Understanding Standard Deviation With Python
Standard deviation is a way to measure the variation of data. It is also calculated as the square root of the variance, which is used to quantify the same thing. We just take the square root because the way variance is calculated involves squaring some values.
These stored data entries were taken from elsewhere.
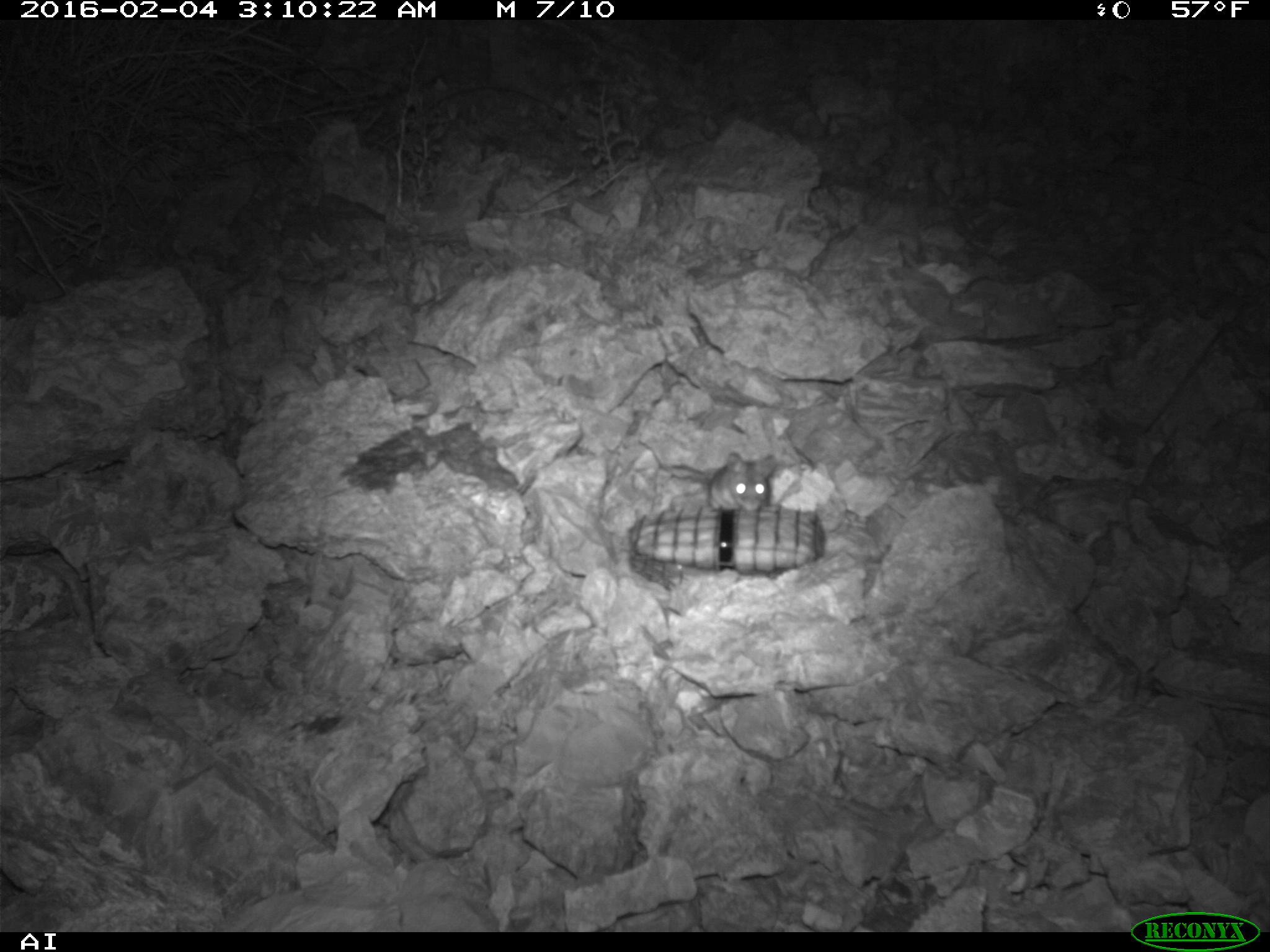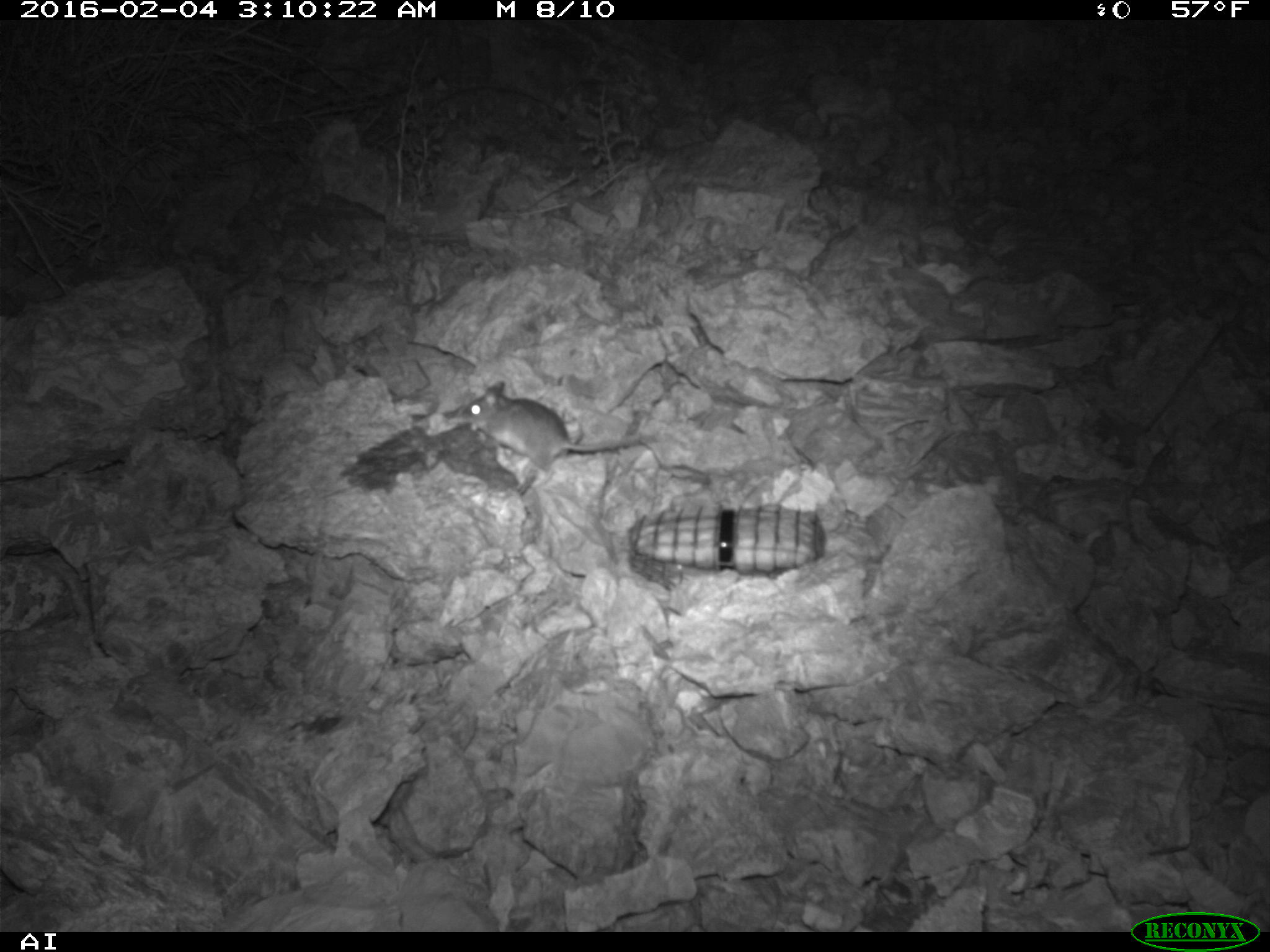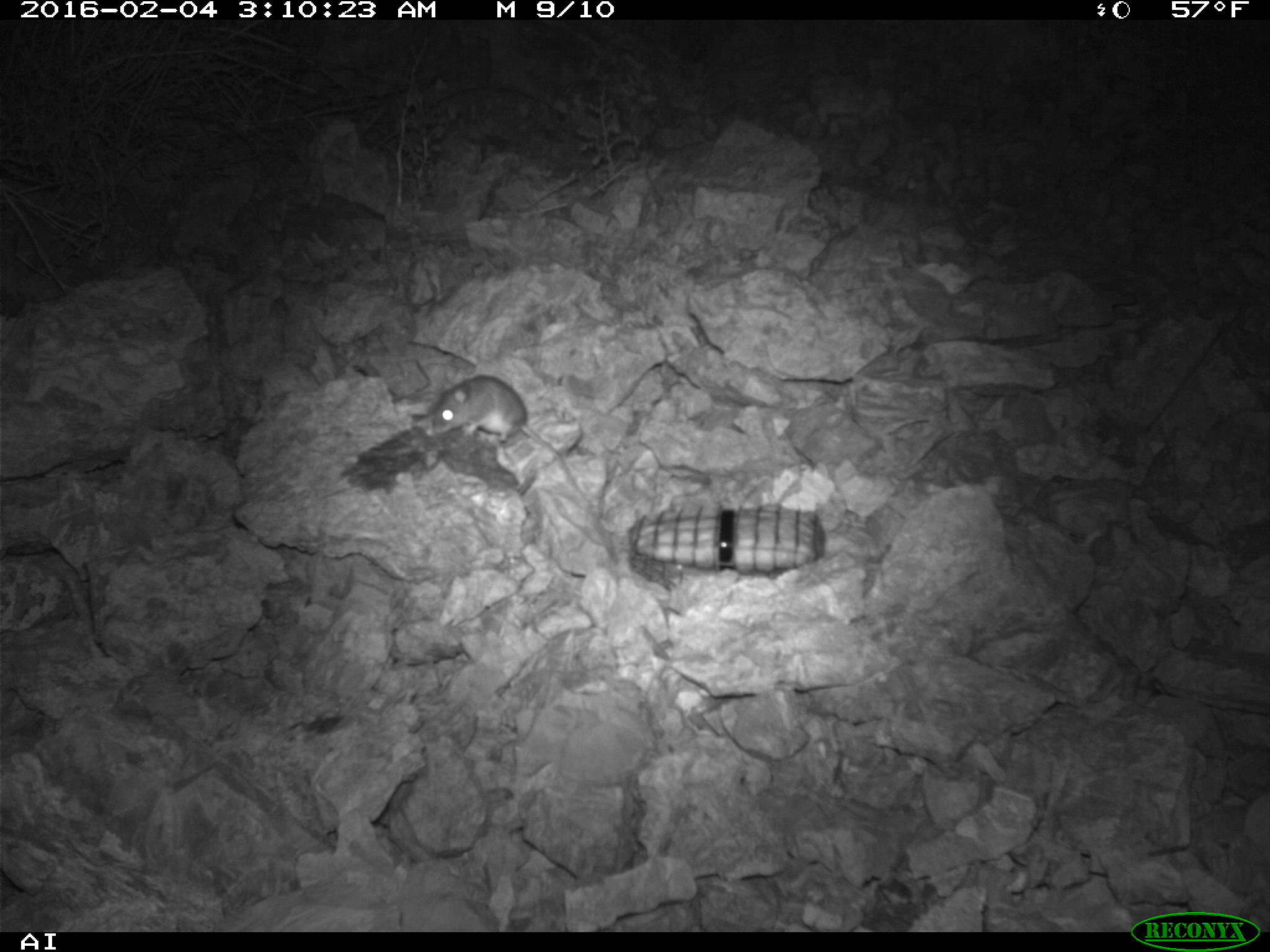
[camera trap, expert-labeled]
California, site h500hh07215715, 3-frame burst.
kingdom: Animalia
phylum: Chordata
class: Mammalia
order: Rodentia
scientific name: Rodentia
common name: rodent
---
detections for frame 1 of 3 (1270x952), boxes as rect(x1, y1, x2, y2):
rodent: rect(707, 452, 776, 511)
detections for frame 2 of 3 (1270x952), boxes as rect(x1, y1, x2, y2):
rodent: rect(458, 379, 644, 502)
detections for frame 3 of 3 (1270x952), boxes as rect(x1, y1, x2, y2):
rodent: rect(432, 374, 586, 501)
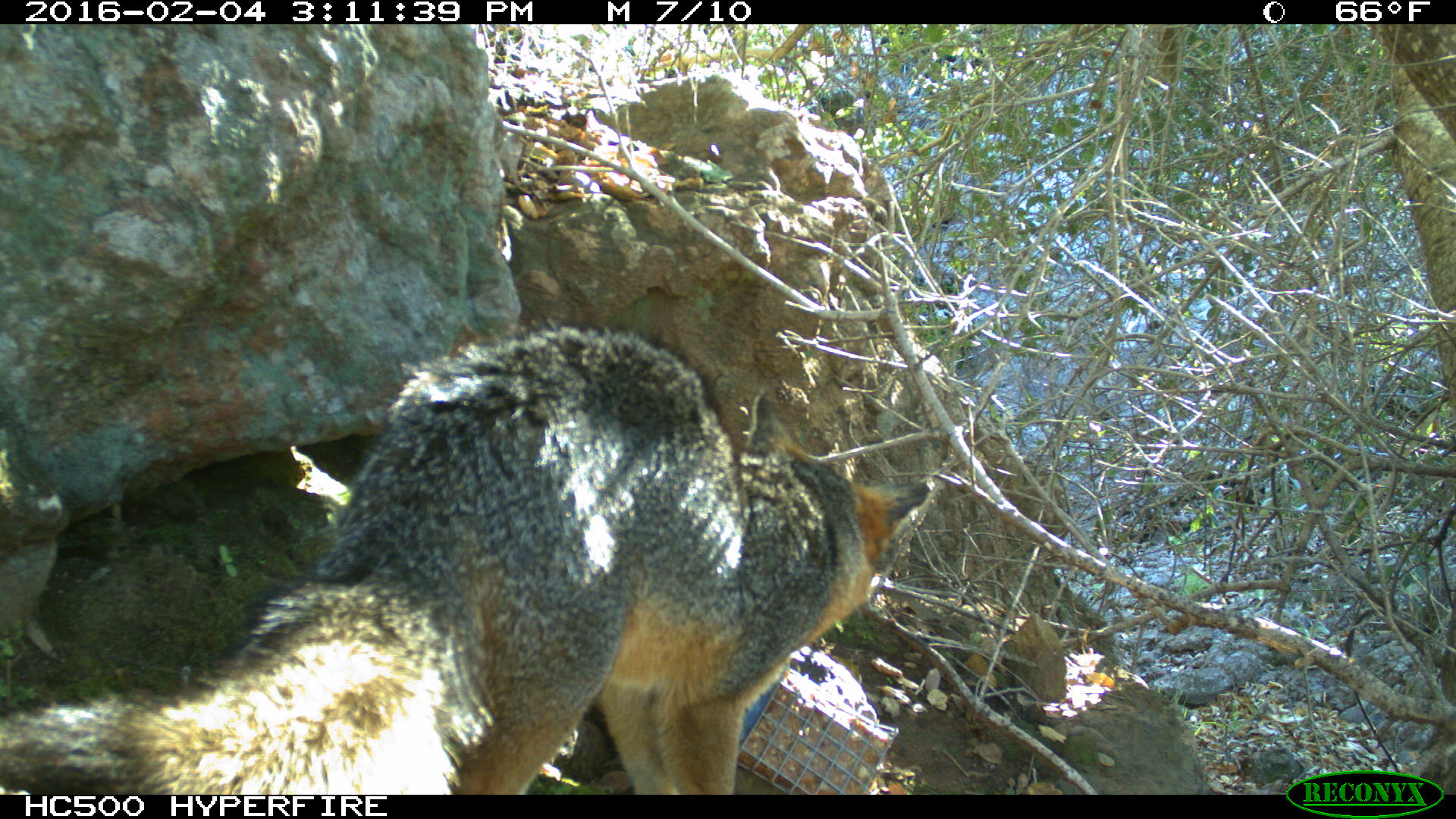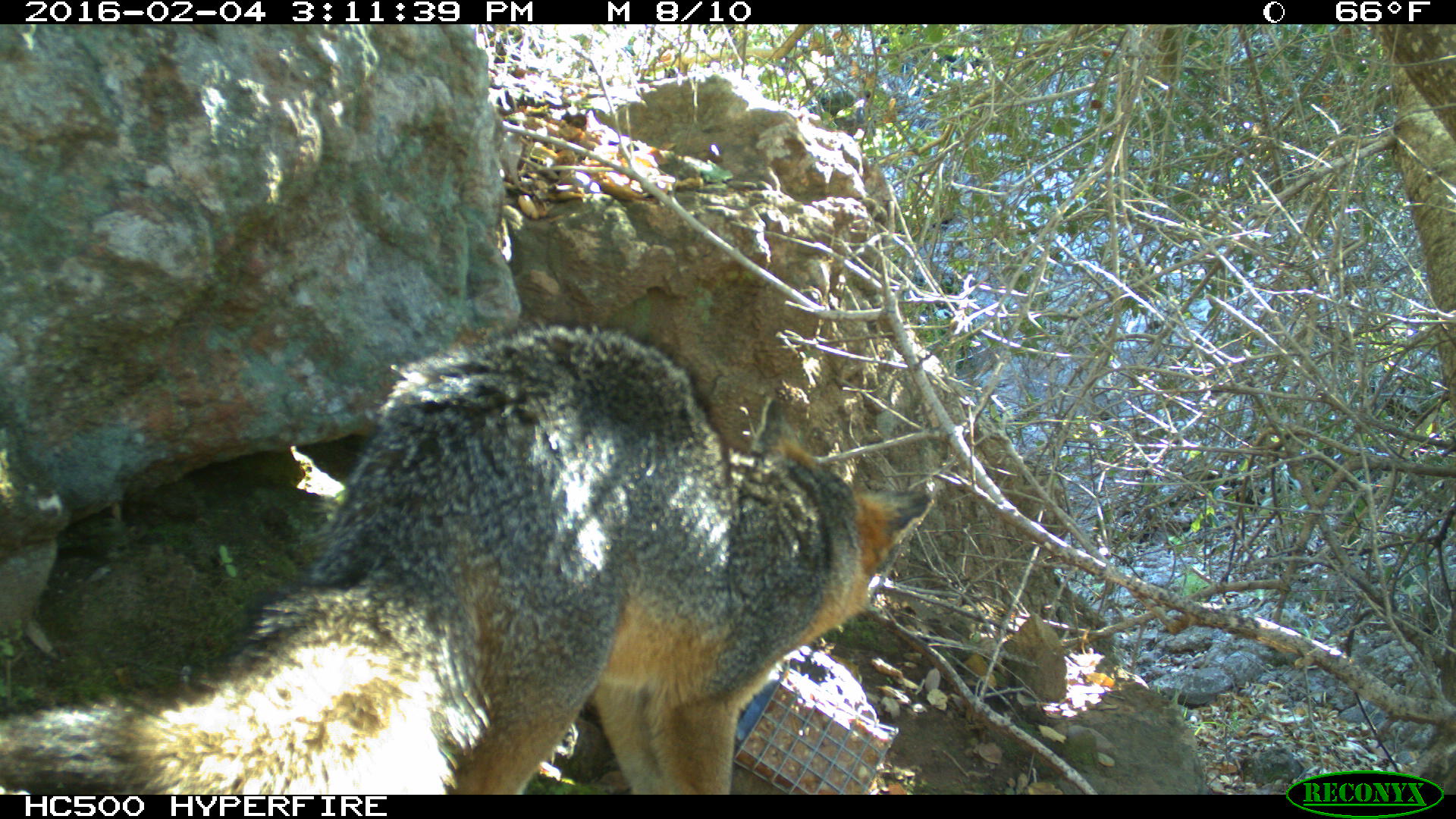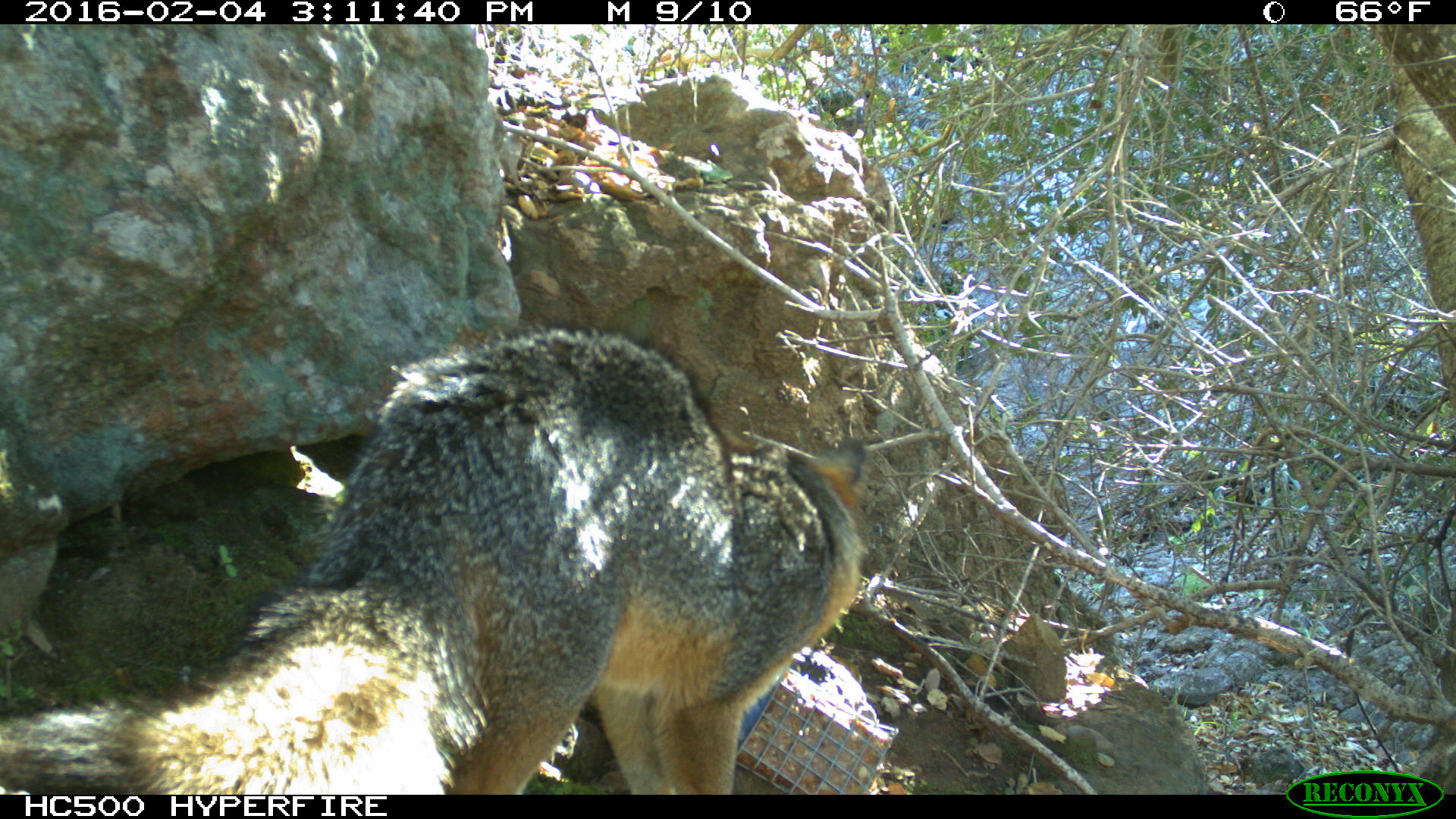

Here is an example question from GRE about standard deviation:
We see that most of the values in group A are around 3. Whereas, values in group B vary a lot. Therefore, the standard deviation of group B is larger than the standard deviation of group A.
import numpy as np
np.mean([60, 110, 105, 100, 85])
Mean (aka average)
Some people claim that there is a difference between the intelligence of men and women. You wanted to explore this claim by getting the IQ values of 5 men and 5 women. Their IQ scores are:
Men | Women |
---|---|
70 | 60 |
90 | 110 |
120 | 105 |
100 | 100 |
80 | 85 |
You can calculate the average IQ for men and women by simply summing up all the IQ scores for each group, and dividing by the group's size. We denote the average (aka mean) with $\mu$ for each data point $x_i$ out of $n$ data points. $$\mu = \frac{1}{n}\sum_{i=1}^n{x_i}$$
Normal Distributions
In a normal distrubtion, values that appear more often contribute more to the calculation of the average value. In other words, more frequent values are closer to the mean. Conversely, the probability of a value gets higher as the value gets closer to the mean. Wherease, values further away from the mean have less and less probability.
Normal Distribution is a bell-shaped curve that describes the probability or frequency of seeing a range of values. The middle point of the curve is the mean $\mu$, and we quantify the deviation from the mean using standard deviation $\sigma$.
Normal distributions are present in so many contexts in reallife. For example,
Normal distributions can be defined using only the mean $\mu$ and the standard deviation $\sigma$.
Standard Deviation Python
Let's generate a random sample based on a normal distribution and plot the frequency of the values, in what is called histogram.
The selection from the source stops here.